SOURCE INFORMATION:
»»
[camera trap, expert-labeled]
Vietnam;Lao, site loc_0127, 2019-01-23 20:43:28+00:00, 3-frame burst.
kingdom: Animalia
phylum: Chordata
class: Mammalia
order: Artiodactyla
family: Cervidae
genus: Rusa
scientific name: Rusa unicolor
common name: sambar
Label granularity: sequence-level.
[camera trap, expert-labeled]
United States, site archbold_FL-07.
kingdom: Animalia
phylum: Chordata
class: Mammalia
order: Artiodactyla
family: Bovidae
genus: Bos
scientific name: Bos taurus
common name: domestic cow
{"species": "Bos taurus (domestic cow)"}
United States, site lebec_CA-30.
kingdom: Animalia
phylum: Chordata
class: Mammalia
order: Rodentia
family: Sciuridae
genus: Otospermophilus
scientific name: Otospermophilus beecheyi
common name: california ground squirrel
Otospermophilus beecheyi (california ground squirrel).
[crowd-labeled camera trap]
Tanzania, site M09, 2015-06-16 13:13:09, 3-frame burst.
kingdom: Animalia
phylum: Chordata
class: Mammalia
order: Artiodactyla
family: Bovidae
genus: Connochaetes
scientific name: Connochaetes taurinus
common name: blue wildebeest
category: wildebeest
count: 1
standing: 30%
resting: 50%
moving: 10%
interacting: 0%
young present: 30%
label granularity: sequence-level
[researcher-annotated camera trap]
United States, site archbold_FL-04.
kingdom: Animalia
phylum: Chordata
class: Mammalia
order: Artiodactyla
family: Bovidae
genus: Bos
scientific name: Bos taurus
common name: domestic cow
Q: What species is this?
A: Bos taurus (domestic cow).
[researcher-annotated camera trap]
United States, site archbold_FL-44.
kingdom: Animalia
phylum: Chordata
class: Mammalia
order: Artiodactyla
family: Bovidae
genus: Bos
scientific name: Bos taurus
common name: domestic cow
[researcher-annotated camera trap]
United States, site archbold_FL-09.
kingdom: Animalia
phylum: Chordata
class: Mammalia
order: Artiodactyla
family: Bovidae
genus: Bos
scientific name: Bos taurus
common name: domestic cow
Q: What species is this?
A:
««
For the word "burst", count how many lines of the entries contain it; give the number and nothing more.

2